A task force to dig deeper into the reasons for declining school enrollment in California has been created by Superintendent of Public Instruction Tony Thurmond.
The drop in enrollment is being felt across the country. In California K-12 schools had 110,000 fewer students this school year than the previous year, a decrease of 1.8%. In 2020-21, student enrollment fell by 2.6%.
Since California schools are funded largely by average daily student attendance, a loss in enrollment can mean less money to pay district salaries and other bills.
The task force will analyze the data, study trends and try to determine why students are leaving certain districts and where they are going. It will also examine data on birth rates, immigration and housing costs to see their impact on enrollment, according to a press release from the California Department of Education.
Thurmond is also sponsoring or supporting legislation that would change the funding structure of schools so that they are not so reliant on average daily attendance for funding.

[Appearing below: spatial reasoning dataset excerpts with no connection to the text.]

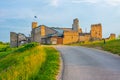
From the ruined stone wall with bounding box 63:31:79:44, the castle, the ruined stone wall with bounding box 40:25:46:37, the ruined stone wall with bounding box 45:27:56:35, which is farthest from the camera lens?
the ruined stone wall with bounding box 45:27:56:35

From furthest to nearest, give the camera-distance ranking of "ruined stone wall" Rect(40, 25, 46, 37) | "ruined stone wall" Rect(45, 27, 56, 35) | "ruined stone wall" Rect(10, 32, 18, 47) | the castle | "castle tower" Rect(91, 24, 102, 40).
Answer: "ruined stone wall" Rect(45, 27, 56, 35) < "ruined stone wall" Rect(40, 25, 46, 37) < "ruined stone wall" Rect(10, 32, 18, 47) < "castle tower" Rect(91, 24, 102, 40) < the castle

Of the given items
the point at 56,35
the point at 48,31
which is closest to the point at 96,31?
the point at 56,35


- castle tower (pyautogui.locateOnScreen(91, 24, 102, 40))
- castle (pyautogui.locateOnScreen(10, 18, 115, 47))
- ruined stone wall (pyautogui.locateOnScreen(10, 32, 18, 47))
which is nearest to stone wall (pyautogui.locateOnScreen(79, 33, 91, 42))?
castle (pyautogui.locateOnScreen(10, 18, 115, 47))

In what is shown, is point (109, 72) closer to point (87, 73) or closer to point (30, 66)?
point (87, 73)

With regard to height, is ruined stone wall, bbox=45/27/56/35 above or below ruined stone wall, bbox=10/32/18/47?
above

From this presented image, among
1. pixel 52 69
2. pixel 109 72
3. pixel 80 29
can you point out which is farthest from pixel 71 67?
pixel 80 29

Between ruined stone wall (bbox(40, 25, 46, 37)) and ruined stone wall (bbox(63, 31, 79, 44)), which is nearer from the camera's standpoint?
ruined stone wall (bbox(63, 31, 79, 44))

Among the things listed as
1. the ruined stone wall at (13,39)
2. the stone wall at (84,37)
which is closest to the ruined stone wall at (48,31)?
the stone wall at (84,37)

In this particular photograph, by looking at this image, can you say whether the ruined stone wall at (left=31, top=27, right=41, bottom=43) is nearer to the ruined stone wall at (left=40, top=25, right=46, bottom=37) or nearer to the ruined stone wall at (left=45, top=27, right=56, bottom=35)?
the ruined stone wall at (left=40, top=25, right=46, bottom=37)

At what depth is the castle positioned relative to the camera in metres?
83.4

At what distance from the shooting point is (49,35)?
87938 mm

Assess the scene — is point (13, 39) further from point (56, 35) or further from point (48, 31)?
point (56, 35)

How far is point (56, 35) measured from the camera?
84.7m

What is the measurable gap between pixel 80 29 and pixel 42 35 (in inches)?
554
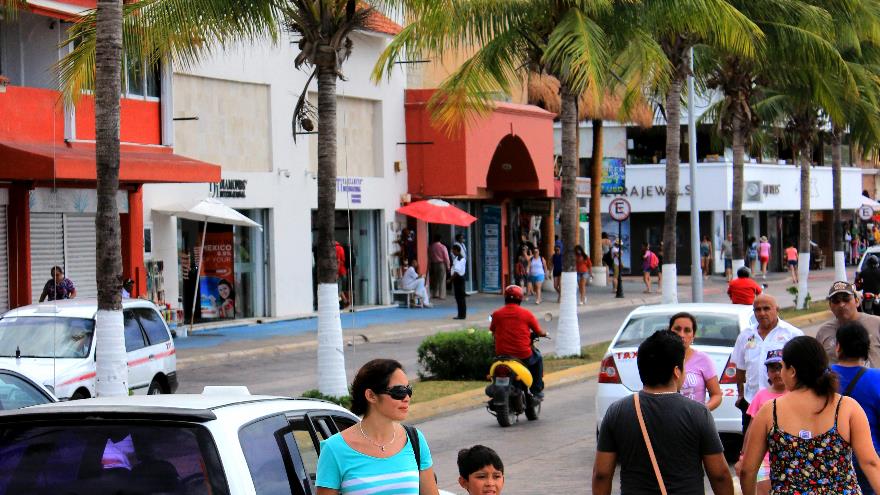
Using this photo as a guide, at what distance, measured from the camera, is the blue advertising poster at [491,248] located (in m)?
43.0

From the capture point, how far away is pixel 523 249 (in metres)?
40.3

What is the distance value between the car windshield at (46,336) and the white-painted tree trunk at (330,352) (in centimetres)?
286

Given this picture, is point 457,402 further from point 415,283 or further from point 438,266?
point 438,266

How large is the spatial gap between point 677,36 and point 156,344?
13.5 meters

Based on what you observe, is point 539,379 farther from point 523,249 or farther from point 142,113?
point 523,249

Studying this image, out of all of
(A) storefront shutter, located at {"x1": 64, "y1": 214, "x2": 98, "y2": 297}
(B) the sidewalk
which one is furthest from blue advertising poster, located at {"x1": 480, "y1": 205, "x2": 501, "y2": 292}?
(A) storefront shutter, located at {"x1": 64, "y1": 214, "x2": 98, "y2": 297}

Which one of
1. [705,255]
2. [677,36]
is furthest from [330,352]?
[705,255]

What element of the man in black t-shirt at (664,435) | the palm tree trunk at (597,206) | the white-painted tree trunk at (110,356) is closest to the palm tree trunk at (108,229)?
the white-painted tree trunk at (110,356)

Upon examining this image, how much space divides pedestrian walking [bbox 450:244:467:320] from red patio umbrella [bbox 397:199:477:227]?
1.79m

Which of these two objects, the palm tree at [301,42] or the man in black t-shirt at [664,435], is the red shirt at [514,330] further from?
the man in black t-shirt at [664,435]

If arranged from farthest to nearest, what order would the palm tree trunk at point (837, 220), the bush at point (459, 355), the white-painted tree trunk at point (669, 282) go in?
the palm tree trunk at point (837, 220) → the white-painted tree trunk at point (669, 282) → the bush at point (459, 355)

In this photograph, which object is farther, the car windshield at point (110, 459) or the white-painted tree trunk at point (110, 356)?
the white-painted tree trunk at point (110, 356)

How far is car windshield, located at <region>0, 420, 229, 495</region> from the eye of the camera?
5285 mm

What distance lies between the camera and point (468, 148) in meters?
37.8
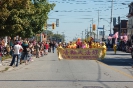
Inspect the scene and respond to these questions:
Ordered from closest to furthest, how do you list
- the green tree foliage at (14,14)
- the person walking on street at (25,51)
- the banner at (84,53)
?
1. the green tree foliage at (14,14)
2. the person walking on street at (25,51)
3. the banner at (84,53)

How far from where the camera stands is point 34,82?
13.8 meters

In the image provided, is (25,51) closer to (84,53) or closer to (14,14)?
(14,14)

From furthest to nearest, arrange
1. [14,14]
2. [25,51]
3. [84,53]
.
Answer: [84,53]
[25,51]
[14,14]

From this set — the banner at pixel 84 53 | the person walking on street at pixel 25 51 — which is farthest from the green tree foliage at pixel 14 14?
the banner at pixel 84 53

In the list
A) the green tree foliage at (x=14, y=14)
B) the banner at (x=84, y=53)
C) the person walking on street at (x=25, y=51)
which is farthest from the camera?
the banner at (x=84, y=53)

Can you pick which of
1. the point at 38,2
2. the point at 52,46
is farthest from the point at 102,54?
the point at 52,46

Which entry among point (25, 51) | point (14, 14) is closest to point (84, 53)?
point (25, 51)

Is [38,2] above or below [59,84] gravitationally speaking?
above

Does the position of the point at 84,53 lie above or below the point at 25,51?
below

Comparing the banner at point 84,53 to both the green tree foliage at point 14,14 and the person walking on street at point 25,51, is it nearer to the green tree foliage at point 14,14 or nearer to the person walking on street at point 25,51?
the person walking on street at point 25,51

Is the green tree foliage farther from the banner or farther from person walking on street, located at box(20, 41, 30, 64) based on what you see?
the banner

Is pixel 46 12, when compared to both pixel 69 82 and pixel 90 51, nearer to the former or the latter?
pixel 90 51

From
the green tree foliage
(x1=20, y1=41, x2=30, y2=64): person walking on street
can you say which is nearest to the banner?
(x1=20, y1=41, x2=30, y2=64): person walking on street

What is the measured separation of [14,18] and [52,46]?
92.5 ft
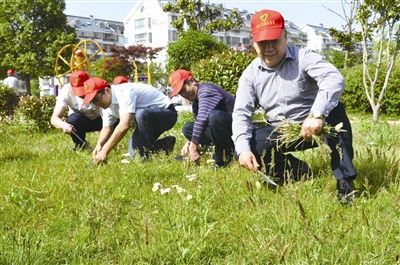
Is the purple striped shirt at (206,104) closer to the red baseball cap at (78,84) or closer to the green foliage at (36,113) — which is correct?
the red baseball cap at (78,84)

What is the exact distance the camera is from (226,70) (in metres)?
11.1

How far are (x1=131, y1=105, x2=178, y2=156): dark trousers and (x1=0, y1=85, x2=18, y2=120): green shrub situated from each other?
754cm

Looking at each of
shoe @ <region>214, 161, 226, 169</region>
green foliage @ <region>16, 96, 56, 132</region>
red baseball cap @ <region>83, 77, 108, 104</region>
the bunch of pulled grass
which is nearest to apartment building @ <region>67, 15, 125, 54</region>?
green foliage @ <region>16, 96, 56, 132</region>

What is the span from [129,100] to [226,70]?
21.2ft

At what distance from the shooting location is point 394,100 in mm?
12773

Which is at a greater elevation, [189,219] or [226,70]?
[226,70]

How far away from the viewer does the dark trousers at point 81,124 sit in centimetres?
627

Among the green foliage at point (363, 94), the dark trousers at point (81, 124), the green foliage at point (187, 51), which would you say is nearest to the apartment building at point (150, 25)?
the green foliage at point (187, 51)

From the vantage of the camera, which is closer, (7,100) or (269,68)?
(269,68)

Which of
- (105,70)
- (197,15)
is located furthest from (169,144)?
(197,15)

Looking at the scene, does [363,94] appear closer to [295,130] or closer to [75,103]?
[75,103]

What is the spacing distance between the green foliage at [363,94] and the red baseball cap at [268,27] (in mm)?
10486

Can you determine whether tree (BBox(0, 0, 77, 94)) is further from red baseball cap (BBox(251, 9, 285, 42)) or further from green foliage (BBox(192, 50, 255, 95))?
red baseball cap (BBox(251, 9, 285, 42))

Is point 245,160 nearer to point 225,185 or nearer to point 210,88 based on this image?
point 225,185
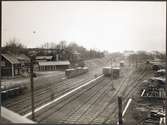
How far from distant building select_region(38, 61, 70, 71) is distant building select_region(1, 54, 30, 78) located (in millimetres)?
151

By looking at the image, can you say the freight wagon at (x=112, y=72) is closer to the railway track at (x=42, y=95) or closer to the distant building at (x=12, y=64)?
the railway track at (x=42, y=95)

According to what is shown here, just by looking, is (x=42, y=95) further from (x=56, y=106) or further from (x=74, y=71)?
Result: (x=74, y=71)

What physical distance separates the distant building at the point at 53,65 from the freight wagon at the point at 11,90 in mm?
Result: 251

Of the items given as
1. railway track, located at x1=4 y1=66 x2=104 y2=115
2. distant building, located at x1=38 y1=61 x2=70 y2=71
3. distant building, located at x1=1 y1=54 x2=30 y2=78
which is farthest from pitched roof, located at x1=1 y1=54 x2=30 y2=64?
railway track, located at x1=4 y1=66 x2=104 y2=115

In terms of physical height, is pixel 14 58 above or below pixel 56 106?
above

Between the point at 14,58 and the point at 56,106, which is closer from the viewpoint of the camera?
the point at 56,106

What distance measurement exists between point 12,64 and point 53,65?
1.34 feet

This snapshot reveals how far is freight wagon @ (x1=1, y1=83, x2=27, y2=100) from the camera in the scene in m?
2.20

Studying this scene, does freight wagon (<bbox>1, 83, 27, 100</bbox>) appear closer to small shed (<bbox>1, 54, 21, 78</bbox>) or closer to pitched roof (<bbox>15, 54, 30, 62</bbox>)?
small shed (<bbox>1, 54, 21, 78</bbox>)

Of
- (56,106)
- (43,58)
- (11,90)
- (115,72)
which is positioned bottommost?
(56,106)

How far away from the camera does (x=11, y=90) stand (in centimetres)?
221

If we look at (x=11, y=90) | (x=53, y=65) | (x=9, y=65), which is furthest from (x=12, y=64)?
(x=53, y=65)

“I am committed to meeting the needs of all of our schools and school districts, and while each school and community has its own history and conditions, declining enrollment is something we face together,” said Thurmond. “For many communities this is not a new challenge, but after two years of the pandemic the impacts feel magnified and the future looks daunting. I want this working group to intend to understand the why of the declines and sharing local ideas and efforts that we could consider scaling to make a real difference.
Task force chairs include Lande Ajose of the Public Policy Institute of California; Jeff Freitas, president of the California Federation of Teachers; Edgar Zazueta, executive director of the Association of California School Administrators; and Tatiana Davenport, executive director of the California Association of School Business Officials.